Saturday, 13 February 2016

PAUL & THE MOJIS: "OF COURSE THE FUN WAS TRYING TO PACK THEM IN UNDER 5 SECONDS"

Paul has created entire economies out of his unique ability to form an emotional connection through music. But what happens when you ask arguably our greatest living songwriter to take a process that usually spans three minutes or an entire album, and compress it down to five seconds?
Paul has a favourite emoji. And it's not one of the ones in Japan that feature his own face.



"I like one with shades on, If you think the tone of your text or email is a little bit too serious, or might be construed as serious, you just throw in a happy face. "Paul says.
Paul has now entered the strange world of emoji himself, after working with Microsoft and Skype to compose and record a set of ten, five-second-long audible emoticons -- what Microsoft terms a 'Moji' -- each designed to replicate and represent a specific romantic emotion.
Drop a Moji in mid-conversation, as you have been able to on Skype since September 2015, and you'll now be rewarded with a Skype-designed animation and a Paul-composed audio flourish.

Paul said that he was speculative about the concept, but found it rewarding in practice. "The first thing is deciding whether I want to do it or not. Is it just too silly to even get involved in? But there is a kind-of-challenging aspect to it," he tells. Working at his Hog Hill Mill studio in Sussex, he started using a Moog synthesiser. "I ran right through the 20, and gave my first thought as to what the interpretation in music would be of that certain emotion," he says. "Of course the fun was trying to pack them in under five seconds."
Eventually he added a range of other instruments, from guitar and keyboards to full drums and his own voice. "I got totally into it, I got amazingly intrigued and challenged with it," he says.
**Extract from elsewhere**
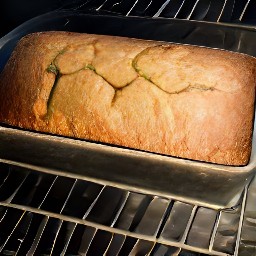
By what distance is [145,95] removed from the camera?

The Mojis themselves are a slightly perplexing listen when taken out of context; 'In Love' sounds like a scene-to-scene interlude in a mid-90s American soap opera, while 'Miss You' features Paul singing a classic Beatles-era 'doo-de-doo-doo', only slowed down with a shimmering bed of reverb and tremolo. 'Solo and Loving it' is a funky bass-heavy riff, while 'Flirting' takes that template and adds acoustic guitar strums over the electronics.
But used in conversation on Skype, as they are meant to be, they lose any weight of expectation; in the context of that platform they are mostly just a light, funny complement to a conversation. Like emoji themselves, they are an accent to something that might otherwise be slightly more dry and everyday. Like the harmonious, weighted chord heard on starting your Mac, the thunk of a heavy car door or, conversely, the aggravating shriek of an alarm clock, these are sounds meant to be experienced alongside life, not separate to it.
Perhaps even that reaction is still to think about the project a bit too much.
"I'm not taking the whole thing too seriously, you know," Paul says. "It is actually a fun thing really than deadly earnest."